## Written request
Reproduce all of the records below, substituting "pendant lamp" for each occurrence of "chandelier". Leave every other character unchanged.

** START OF Records provided **

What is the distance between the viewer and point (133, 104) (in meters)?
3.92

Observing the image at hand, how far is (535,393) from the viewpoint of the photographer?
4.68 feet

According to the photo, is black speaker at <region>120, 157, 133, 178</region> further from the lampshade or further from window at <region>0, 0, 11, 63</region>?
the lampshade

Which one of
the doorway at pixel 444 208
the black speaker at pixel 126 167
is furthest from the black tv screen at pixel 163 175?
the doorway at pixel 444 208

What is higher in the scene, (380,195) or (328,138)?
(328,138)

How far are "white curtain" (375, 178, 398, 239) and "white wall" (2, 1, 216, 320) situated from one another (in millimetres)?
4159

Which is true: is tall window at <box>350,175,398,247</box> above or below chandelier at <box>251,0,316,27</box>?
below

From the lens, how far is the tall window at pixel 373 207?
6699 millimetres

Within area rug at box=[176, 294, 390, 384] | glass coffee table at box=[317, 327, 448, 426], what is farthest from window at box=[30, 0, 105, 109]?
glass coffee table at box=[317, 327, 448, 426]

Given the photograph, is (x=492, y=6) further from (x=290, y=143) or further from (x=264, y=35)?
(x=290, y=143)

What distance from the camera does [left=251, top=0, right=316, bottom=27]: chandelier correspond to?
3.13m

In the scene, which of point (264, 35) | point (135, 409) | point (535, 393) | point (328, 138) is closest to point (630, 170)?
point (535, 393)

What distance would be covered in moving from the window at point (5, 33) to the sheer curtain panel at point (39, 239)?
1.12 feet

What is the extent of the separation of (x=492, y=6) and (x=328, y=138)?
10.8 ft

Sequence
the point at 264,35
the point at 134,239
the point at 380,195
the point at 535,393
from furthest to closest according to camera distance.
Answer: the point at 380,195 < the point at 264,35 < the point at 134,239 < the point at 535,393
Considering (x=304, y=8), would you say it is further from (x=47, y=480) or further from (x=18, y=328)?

** END OF Records provided **

## Output of the task
What is the distance between the viewer and point (133, 104) (in meters)?
3.92

Observing the image at hand, how far is (535,393) from the viewpoint of the photographer?
4.68 feet

According to the photo, is black speaker at <region>120, 157, 133, 178</region> further from the lampshade or further from window at <region>0, 0, 11, 63</region>?
the lampshade

Which one of
the doorway at pixel 444 208
the black speaker at pixel 126 167
is furthest from the black tv screen at pixel 163 175?
the doorway at pixel 444 208

What is higher in the scene, (380,195) or (328,138)?
(328,138)

How far are "white curtain" (375, 178, 398, 239) and "white wall" (2, 1, 216, 320) situated from one another (in millimetres)?
4159

Which is true: is tall window at <box>350,175,398,247</box> above or below pendant lamp at <box>251,0,316,27</box>?
below

From the lens, how far is the tall window at pixel 373 207?
6699 millimetres

Within area rug at box=[176, 294, 390, 384] | glass coffee table at box=[317, 327, 448, 426], what is farthest from window at box=[30, 0, 105, 109]?
glass coffee table at box=[317, 327, 448, 426]

Given the photograph, is (x=492, y=6) further from (x=290, y=143) or further from (x=264, y=35)?
(x=290, y=143)

What distance from the camera does [left=251, top=0, right=316, bottom=27]: pendant lamp correspond to?
3.13m

In the scene, which of point (264, 35) | point (135, 409) | point (535, 393) | point (328, 138) is closest to point (630, 170)?
point (535, 393)

What distance would be covered in moving from the window at point (5, 33) to the sheer curtain panel at point (39, 239)?
1.12 feet

What is the extent of the separation of (x=492, y=6) and (x=328, y=138)?
10.8 ft

Sequence
the point at 264,35
the point at 134,239
the point at 380,195
the point at 535,393
from furthest to closest according to camera distance.
Answer: the point at 380,195 < the point at 264,35 < the point at 134,239 < the point at 535,393
Considering (x=304, y=8), would you say it is further from (x=47, y=480) or further from (x=18, y=328)?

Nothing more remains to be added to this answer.